• **Exercise goal**
For the entries below, repeat exactly each line starting with the one that contains "sports bar stools" and going on through the one that contains "IMS Competitive Precision", and no others.

• **Given records**

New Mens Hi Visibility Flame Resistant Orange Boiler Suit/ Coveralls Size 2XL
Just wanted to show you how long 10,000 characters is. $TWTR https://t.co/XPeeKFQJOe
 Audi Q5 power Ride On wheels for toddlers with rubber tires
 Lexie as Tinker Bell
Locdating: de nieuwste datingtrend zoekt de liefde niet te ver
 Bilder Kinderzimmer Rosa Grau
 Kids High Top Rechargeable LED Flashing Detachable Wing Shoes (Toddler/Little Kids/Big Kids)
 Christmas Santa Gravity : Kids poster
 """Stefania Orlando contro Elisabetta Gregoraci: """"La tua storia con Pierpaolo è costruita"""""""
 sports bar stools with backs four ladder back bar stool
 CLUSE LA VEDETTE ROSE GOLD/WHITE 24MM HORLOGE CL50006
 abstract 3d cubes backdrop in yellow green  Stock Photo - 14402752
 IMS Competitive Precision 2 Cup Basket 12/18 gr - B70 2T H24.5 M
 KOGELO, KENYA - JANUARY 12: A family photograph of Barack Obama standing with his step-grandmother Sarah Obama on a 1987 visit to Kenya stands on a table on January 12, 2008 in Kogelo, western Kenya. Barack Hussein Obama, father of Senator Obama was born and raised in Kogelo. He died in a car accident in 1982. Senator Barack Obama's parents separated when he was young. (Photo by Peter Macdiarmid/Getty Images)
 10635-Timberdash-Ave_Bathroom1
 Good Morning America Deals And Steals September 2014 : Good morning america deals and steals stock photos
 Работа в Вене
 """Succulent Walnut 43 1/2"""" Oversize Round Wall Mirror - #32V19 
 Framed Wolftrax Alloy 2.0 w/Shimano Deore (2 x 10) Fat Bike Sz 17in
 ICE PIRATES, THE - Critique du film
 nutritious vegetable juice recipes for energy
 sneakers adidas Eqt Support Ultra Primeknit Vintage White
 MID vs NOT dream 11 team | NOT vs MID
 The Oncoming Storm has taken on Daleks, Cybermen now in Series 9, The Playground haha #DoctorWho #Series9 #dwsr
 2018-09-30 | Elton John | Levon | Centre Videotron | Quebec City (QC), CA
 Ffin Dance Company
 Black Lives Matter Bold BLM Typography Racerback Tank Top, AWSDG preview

• **Your response**
 sports bar stools with backs four ladder back bar stool
 CLUSE LA VEDETTE ROSE GOLD/WHITE 24MM HORLOGE CL50006
 abstract 3d cubes backdrop in yellow green  Stock Photo - 14402752
 IMS Competitive Precision 2 Cup Basket 12/18 gr - B70 2T H24.5 M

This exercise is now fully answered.